Dive Brief:
- Sutter Health recently asked employers, via insurances administrators, to waive their rights to sue and to agree to arbitration, according to a KQED News report.
- Employers who fail to agree to the new legal agreement will lose access to discounted in-network prices, the report says.
- The request comes shortly after a federal appellate court ruled employers and health plans can seek class-action status in a lawsuit against Sutter Health for overcharging for services.
Dive Insight:
Many employers in the San Francisco Bay area were recently asked to agree to a new arbitration policy with Sutter Health. The request has reignited claims that Sutter Health is leveraging its power to maintain control over healthcare prices.
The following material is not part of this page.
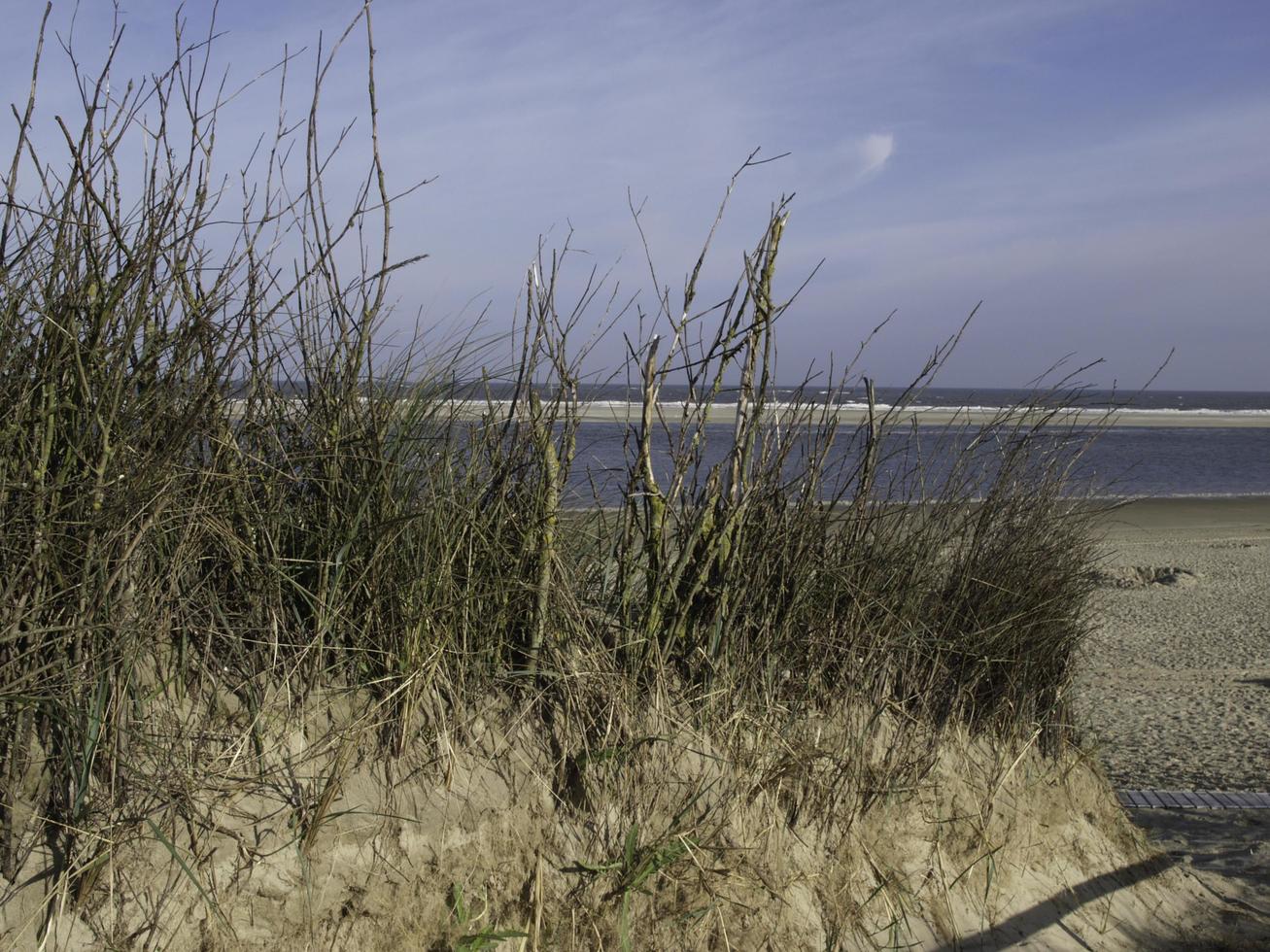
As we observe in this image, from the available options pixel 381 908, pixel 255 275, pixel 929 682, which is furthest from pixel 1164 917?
pixel 255 275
Employers in this position face a difficult decision: Lose their right to sue or lose access to in-network prices. Sutter Health holds more than 45% of the healthcare market share in six Northern California counties. This means failure to agree with their request would have negative consequences for numerous employees who use Sutter Health.
KQED News noted self-insured companies like San Francisco-based technology company Castlight Health believe Sutter Health sent them the letter as a result of a class-action lawsuit UFCW & Employers Benefit Trust filed against the insurer in 2014. UFCW alleged Sutter Health's anticompetitive practices have led to inflated prices.
Staying with Sutter Health and paying out-of-network prices may prove too much to bear for many. Prices at Sutter Health hospitals are approximately 25% higher than at other hospitals in California, according to a University of Southern California analysis.